_Your goal_: Repeat the lines below word for word, from first to last.

_Questions on scene geometry_:
——
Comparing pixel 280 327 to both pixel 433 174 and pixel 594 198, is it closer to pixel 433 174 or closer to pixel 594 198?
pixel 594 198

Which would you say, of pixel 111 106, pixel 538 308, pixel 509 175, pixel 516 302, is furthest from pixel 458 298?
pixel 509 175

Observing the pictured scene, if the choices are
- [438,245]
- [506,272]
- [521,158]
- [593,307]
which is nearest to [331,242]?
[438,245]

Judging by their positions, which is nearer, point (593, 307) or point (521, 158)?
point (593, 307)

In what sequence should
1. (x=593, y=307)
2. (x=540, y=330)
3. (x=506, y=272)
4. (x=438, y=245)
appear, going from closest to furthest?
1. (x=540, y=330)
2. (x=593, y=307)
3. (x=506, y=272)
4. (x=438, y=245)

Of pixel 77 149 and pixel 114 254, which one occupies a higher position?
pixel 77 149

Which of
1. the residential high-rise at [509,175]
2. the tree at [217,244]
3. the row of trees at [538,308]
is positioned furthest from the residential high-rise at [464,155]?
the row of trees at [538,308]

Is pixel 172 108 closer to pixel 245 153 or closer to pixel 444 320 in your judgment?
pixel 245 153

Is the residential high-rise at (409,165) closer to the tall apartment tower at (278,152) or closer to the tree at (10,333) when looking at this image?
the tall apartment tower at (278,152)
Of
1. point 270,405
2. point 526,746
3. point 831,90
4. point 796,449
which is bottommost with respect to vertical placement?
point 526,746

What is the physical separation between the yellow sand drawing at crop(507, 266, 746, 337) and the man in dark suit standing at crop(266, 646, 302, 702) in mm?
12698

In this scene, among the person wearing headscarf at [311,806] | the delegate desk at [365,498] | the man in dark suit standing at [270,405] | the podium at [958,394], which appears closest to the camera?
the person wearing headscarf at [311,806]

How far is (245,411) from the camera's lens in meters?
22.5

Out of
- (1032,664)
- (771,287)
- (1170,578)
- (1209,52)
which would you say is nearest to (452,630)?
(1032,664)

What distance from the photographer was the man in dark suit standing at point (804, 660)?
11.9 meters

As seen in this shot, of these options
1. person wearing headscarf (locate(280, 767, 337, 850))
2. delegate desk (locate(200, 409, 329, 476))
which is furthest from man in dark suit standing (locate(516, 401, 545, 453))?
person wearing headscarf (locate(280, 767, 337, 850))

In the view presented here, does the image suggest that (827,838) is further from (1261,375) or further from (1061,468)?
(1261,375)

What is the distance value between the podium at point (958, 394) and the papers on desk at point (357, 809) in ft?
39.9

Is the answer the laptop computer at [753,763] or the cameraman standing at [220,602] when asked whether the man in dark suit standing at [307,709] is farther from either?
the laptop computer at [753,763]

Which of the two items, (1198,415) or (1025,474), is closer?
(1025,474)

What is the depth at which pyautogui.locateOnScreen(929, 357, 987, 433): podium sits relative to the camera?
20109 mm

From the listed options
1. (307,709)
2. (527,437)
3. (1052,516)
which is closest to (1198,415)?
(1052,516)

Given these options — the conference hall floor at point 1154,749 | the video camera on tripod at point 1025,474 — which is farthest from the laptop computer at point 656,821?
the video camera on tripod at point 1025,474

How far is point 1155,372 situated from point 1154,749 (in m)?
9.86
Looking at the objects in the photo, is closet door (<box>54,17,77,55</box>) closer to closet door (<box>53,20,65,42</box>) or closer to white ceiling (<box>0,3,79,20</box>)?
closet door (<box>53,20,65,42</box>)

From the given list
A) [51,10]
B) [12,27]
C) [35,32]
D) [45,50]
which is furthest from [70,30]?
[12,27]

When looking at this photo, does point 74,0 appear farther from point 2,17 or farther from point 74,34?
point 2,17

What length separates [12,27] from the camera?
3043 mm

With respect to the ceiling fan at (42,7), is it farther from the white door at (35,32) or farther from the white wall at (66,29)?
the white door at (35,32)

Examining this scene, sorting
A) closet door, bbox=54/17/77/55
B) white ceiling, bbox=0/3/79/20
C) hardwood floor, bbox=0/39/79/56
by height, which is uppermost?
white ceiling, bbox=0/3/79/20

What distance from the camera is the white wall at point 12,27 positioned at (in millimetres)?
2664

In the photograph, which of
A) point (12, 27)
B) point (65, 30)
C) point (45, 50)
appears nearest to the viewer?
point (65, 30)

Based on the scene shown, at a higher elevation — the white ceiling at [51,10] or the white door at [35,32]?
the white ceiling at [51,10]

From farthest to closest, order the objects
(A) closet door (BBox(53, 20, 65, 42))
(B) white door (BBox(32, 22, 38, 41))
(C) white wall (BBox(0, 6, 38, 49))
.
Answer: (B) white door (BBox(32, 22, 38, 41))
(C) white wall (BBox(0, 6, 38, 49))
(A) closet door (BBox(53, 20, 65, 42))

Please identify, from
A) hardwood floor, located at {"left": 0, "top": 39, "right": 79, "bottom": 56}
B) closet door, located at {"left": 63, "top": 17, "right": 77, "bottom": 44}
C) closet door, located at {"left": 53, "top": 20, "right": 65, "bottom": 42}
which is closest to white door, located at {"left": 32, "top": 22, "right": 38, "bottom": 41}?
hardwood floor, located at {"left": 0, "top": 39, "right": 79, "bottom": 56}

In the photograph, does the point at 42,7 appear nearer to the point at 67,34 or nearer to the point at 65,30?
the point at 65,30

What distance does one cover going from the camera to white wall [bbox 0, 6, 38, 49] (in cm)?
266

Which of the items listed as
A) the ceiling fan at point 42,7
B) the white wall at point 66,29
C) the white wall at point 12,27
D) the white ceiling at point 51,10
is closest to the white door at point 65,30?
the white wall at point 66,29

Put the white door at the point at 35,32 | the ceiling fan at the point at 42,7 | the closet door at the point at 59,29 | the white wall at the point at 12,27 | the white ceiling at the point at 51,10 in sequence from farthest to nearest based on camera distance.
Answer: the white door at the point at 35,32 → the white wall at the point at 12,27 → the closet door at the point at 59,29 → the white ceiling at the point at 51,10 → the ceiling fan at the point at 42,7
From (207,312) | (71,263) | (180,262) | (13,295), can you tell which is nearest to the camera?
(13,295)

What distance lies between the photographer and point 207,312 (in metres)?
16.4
——
_Result of the task_:
Comparing pixel 280 327 to both pixel 433 174 and pixel 594 198, is it closer to pixel 433 174 or closer to pixel 594 198?
pixel 594 198

Which would you say, of pixel 111 106, pixel 538 308, pixel 509 175, pixel 516 302, is furthest from pixel 458 298?
pixel 509 175

Observing the pictured scene, if the choices are
- [438,245]
- [506,272]
- [521,158]
- [593,307]
which is nearest to [331,242]?
[438,245]

Judging by their positions, which is nearer, point (593, 307) or point (521, 158)?
point (593, 307)

In what sequence should
1. (x=593, y=307)
2. (x=540, y=330)
3. (x=506, y=272)
4. (x=438, y=245)
appear, going from closest to furthest?
1. (x=540, y=330)
2. (x=593, y=307)
3. (x=506, y=272)
4. (x=438, y=245)

Of pixel 77 149 and pixel 114 254, which one occupies a higher position?
pixel 77 149

Which of
1. the residential high-rise at [509,175]
2. the tree at [217,244]
3. the row of trees at [538,308]
is positioned furthest from the residential high-rise at [464,155]?
the row of trees at [538,308]

Is pixel 172 108 closer to pixel 245 153 or closer to pixel 444 320 in your judgment?
pixel 245 153

Is the residential high-rise at (409,165) closer to the tall apartment tower at (278,152) or closer to the tree at (10,333) when looking at this image?
the tall apartment tower at (278,152)
Of
1. point 270,405
2. point 526,746
3. point 831,90
4. point 796,449
which is bottommost with respect to vertical placement?
point 526,746

What is the physical separation between the yellow sand drawing at crop(507, 266, 746, 337) and the man in dark suit standing at crop(266, 646, 302, 702) in mm?
12698

In this scene, among the person wearing headscarf at [311,806] | the delegate desk at [365,498] | the man in dark suit standing at [270,405] | the podium at [958,394], which appears closest to the camera?
the person wearing headscarf at [311,806]

How far is (245,411) from the camera's lens in meters?
22.5

Out of
- (1032,664)
- (771,287)
- (1170,578)
- (1209,52)
which would you say is nearest to (452,630)?
(1032,664)

What distance from the photographer was the man in dark suit standing at point (804, 660)?
11.9 meters

As seen in this shot, of these options
1. person wearing headscarf (locate(280, 767, 337, 850))
2. delegate desk (locate(200, 409, 329, 476))
which is furthest from man in dark suit standing (locate(516, 401, 545, 453))?
person wearing headscarf (locate(280, 767, 337, 850))

In the view presented here, does the image suggest that (827,838) is further from (1261,375) or further from (1061,468)?
(1261,375)

What is the distance value between the podium at point (958, 394) and the papers on desk at point (357, 809) in ft?
39.9

Is the answer the laptop computer at [753,763] or the cameraman standing at [220,602] when asked whether the man in dark suit standing at [307,709] is farther from either?
the laptop computer at [753,763]

Which of the two items, (1198,415) or (1025,474), is closer?
(1025,474)

What is the depth at which pyautogui.locateOnScreen(929, 357, 987, 433): podium sits relative to the camera?
20109 mm

From the listed options
1. (307,709)
2. (527,437)
3. (1052,516)
which is closest to (1198,415)?
(1052,516)

Given these options — the conference hall floor at point 1154,749 | the video camera on tripod at point 1025,474 — which is farthest from the laptop computer at point 656,821?
the video camera on tripod at point 1025,474

How far is point 1155,372 situated from point 1154,749 (in m)?
9.86
Looking at the objects in the photo, is closet door (<box>54,17,77,55</box>) closer to closet door (<box>53,20,65,42</box>) or closer to white ceiling (<box>0,3,79,20</box>)?
closet door (<box>53,20,65,42</box>)

From the given list
A) [51,10]
B) [12,27]
C) [35,32]
D) [45,50]
which is furthest from [70,30]?
[12,27]

When looking at this photo, does point 74,0 appear farther from point 2,17 or farther from point 74,34?
point 2,17

What length separates [12,27] from the camera?
3043 mm

With respect to the ceiling fan at (42,7), is it farther from the white door at (35,32) or farther from the white wall at (66,29)?
the white door at (35,32)

Examining this scene, sorting
A) closet door, bbox=54/17/77/55
B) white ceiling, bbox=0/3/79/20
C) hardwood floor, bbox=0/39/79/56
by height, which is uppermost?
white ceiling, bbox=0/3/79/20

What distance from the camera is the white wall at point 12,27 positioned at (in millimetres)?
2664

In the photograph, which of
A) point (12, 27)
B) point (65, 30)
C) point (45, 50)
appears nearest to the viewer?
point (65, 30)

Based on the scene shown, at a higher elevation — the white ceiling at [51,10] or the white door at [35,32]?
the white ceiling at [51,10]

From farthest to closest, order the objects
(A) closet door (BBox(53, 20, 65, 42))
(B) white door (BBox(32, 22, 38, 41))
(C) white wall (BBox(0, 6, 38, 49))
.
Answer: (B) white door (BBox(32, 22, 38, 41))
(C) white wall (BBox(0, 6, 38, 49))
(A) closet door (BBox(53, 20, 65, 42))

Please identify, from
A) hardwood floor, located at {"left": 0, "top": 39, "right": 79, "bottom": 56}
B) closet door, located at {"left": 63, "top": 17, "right": 77, "bottom": 44}
C) closet door, located at {"left": 53, "top": 20, "right": 65, "bottom": 42}
which is closest to white door, located at {"left": 32, "top": 22, "right": 38, "bottom": 41}?
hardwood floor, located at {"left": 0, "top": 39, "right": 79, "bottom": 56}

In the photograph, does the point at 42,7 appear nearer to the point at 67,34 or nearer to the point at 65,30?
the point at 65,30

What distance does one cover going from the camera to white wall [bbox 0, 6, 38, 49] (in cm)?
266

Which of the items listed as
A) the ceiling fan at point 42,7
B) the white wall at point 66,29
C) the white wall at point 12,27
D) the white ceiling at point 51,10
is closest to the white door at point 65,30?
the white wall at point 66,29

Put the white door at the point at 35,32 | the ceiling fan at the point at 42,7 | the closet door at the point at 59,29 | the white wall at the point at 12,27 | the white ceiling at the point at 51,10 in sequence from farthest to nearest based on camera distance.
Answer: the white door at the point at 35,32 → the white wall at the point at 12,27 → the closet door at the point at 59,29 → the white ceiling at the point at 51,10 → the ceiling fan at the point at 42,7
From (207,312) | (71,263) | (180,262) | (13,295), can you tell which is nearest to the camera?
(13,295)

What distance lies between the photographer and point 207,312 (in metres)?
16.4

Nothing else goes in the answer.